During his last assignment, Dittman was the senior captain responsible for overseeing all aids to navigation (ATON) and Coast Guard waterways management activities on the Gulf Intracoastal Waterway and Western Rivers system.

“We are thrilled to announce the selection of Paul Dittman as our prospective president,” said Mary McCarthy, chairwoman of GICA’s board of directors. “Paul has worked closely with GICA for many years. His experience in the Coast Guard and towboat industry has prepared him very well for leading our association. Simply put, he knows our issues and membership.”

Dittman is a graduate of Massachusetts Maritime Academy, where he earned a bachelor of science degree in marine transportation management and an unlimited tonnage third mate’s license. He also holds a master of arts degree in national security strategy from the U.S. Naval War College.

Stark, who has served with GICA since July 2010, plans to retire after stepping down as president.


AWO joins Green Marine to advance environmental stewardship
The American Waterways Operators has joined Quebec-based Green Marine, the largest voluntary environmental certification program for North America’s maritime industry. As a member, the AWO will work to advance environmental stewardship in the U.S. tugboat, towboat and barge industry.

“This partnership will provide AWO more tools and resources to share with our members and help them excel in a world of evolving environmental expectations,” AWO President and CEO Jennifer Carpenter said in a prepared statement.

Although the AWO is a new member of Green Marine, the groups have been collaborating for years. Dr. Eleanor Kirtley, Green Marine’s senior program manager, has been serving on AWO’s Environmental Stewardship Working Group since its inception. The working group is developing solutions for the tugboat, towboat and barge industry in key environmental areas such as air and water quality, waste management, energy efficiency and corporate responsibility.

“We are very pleased to formalize an existing collaboration between AWO and Green Marine on defining environmental best practices,” said Green Marine Executive Director David Bolduc. “Welcoming AWO as our 35th association member is another step in a growing collaboration between our two organizations.”
● ● ● ●
◆ Tasks to complete:
(A) Answer these questions from the maritime news excerpt:
(i) What degree did Dittman earn from the U.S. Naval War College?
(ii) Since when has Stark served with GICA?
(iii) Who is Green Marine's executive director?
(B) Write the next part of the maritime news excerpt, starting after its last sentence.

◆ Recorded information:
● ● ● ●
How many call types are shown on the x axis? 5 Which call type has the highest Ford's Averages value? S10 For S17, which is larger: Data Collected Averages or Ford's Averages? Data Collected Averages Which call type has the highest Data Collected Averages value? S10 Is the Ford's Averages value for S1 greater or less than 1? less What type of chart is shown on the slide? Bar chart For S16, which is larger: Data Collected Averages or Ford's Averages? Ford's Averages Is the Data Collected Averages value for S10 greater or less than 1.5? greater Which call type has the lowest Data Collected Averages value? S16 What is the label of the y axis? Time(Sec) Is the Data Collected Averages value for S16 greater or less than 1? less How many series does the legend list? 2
● ● ● ●
◆ Responses per task:
(A)
(i) A master of arts degree in national security strategy.
(ii) Since July 2010.
(iii) David Bolduc.

(B)
Brian Bailey, AWO’s director for safety and environmental stewardship, is a member of the committee organizing Green Marine’s annual flagship event, GreenTech, a conference focused on maritime transportation and its greater sustainability through greener technologies, innovation and best practices. Bailey also moderated GreenTech 2020’s session on reducing and measuring greenhouse gas emissions.


DHS offers resources to protect infrastructure from GPS spoofing
The Department of Homeland Security’s Science and Technology Directorate has released resources to protect against Global Navigation Satellite System (GNSS) spoofing, or deceiving a GPS device through false signals.

Accurate positioning, navigation and timing (PNT) is necessary in many critical infrastructure sectors. Precision timing is particularly important and is primarily provided through GPS. However, GPS’ space-based signals are low power and unencrypted, making them susceptible to both intentional and unintentional disruption.

The PNT Integrity Library and Epsilon Algorithm Suite advance the design of PNT systems and increase the resilience of critical infrastructure to prevent related disruptions.

“The increasing reliance on GPS for military, civil and commercial applications makes the system vulnerable,” according to Space Policy Directive-7, which was signed by President Trump on Jan. 15. “GPS users must plan for potential signal loss and take reasonable steps to verify or authenticate the integrity of the received GPS data and ranging signal, especially in applications where even small degradations can result in loss of life.”

The PNT library and algorithm suite provide users with a method to verify the integrity of the GPS data. “We are excited to release these resources to the PNT community to improve resiliency against potential GPS signal loss,” said Brannan Villee, PNT program manager for the Science and Technology Directorate.